What then is reasonable doubt? A reasonable doubt is an honest and reasonable uncertainty left in your mind about the guilt of the accused after you have given careful and impartial consideration to all of the evidence.
In summary, if, after careful and impartial consideration of the evidence, you are sure that the accused is guilty you must find him or her guilty. On the other hand, if you are not sure that the accused is guilty, you must find him or her not guilty.
[8] When dealing with defences, the expression “reasonable possibility” is appropriate as referring to a defence which has not been disproved by proof beyond reasonable doubt. For instance, in a case in which sexual violation is alleged and the defence case is that the complainant consented or alternatively that the accused believed on reasonable grounds that the complainant consented, the direction on what constitutes proof beyond reasonable doubt might continue:
It is common ground that the accused had sexual intercourse with the complainant and the key issues that you will have to determine are whether the Crown has proved beyond reasonable doubt (ie made you sure) first that this occurred without the complainant’s consent and, if so, that this was without the accused believing on reasonable grounds that she consented. If you think that the defence case could reasonably be true – that it is reasonably possible that either the complainant consented or that the accused believed on reasonable grounds that she was consenting – you will not be sure that the accused is guilty and you will therefore find him not guilty.
[9] Directions on reasonable doubt should be given both at the start of the summing up and, in short form, also when addressing the elements of the offence and any defences. Further, as the second example given in [50] above indicates, when discussing the elements of an offence and particularly defences, a reasonable possibility direction may be usefully employed. Here for instance is another example:
If you think there is a reasonable possibility that the accused was not there then you should find him or her not guilty.
Written material provided to the jury (issues sheets or decision trees) should be expressed in terms which recognise that the onus of proof is on the Crown and the requirement for proof beyond reasonable doubt.

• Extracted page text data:
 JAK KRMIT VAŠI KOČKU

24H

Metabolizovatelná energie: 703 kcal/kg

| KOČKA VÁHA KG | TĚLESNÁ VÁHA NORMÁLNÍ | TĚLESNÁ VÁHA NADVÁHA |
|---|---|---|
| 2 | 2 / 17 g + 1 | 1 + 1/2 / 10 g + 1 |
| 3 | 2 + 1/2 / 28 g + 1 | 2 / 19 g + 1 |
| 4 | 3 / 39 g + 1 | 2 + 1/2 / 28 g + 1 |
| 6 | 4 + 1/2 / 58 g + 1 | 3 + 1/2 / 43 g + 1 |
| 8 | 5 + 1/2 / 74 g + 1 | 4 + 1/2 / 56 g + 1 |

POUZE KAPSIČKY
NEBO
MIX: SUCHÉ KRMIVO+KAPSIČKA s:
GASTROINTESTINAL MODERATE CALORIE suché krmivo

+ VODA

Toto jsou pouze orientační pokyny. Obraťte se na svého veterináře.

• Exercise tasks:
(a) According to the reasonable doubt excerpt, at what points in the summing up should directions on reasonable doubt be given?
(b) In the reasonable doubt excerpt's sexual violation example, why must the jury find the accused not guilty if they think the defence case could reasonably be true? Answer in one to three sentences.
(c) How would you translate this sentence from the reasonable doubt excerpt into Spanish: "If you think there is a reasonable possibility that the accused was not there then you should find him or her not guilty."
You won't need the listing for any of this.

• Solutions for each task:
(a) At the start of the summing up and, in short form, when addressing the elements of the offence and any defences.

(b) If it is reasonably possible that the complainant consented or that the accused believed on reasonable grounds that she was consenting, the jury will not be sure that the accused is guilty. When the jury is not sure of guilt, they must find the accused not guilty.

(c) Si ustedes consideran que existe una posibilidad razonable de que la persona acusada no estuviera allí, entonces deben declararla no culpable.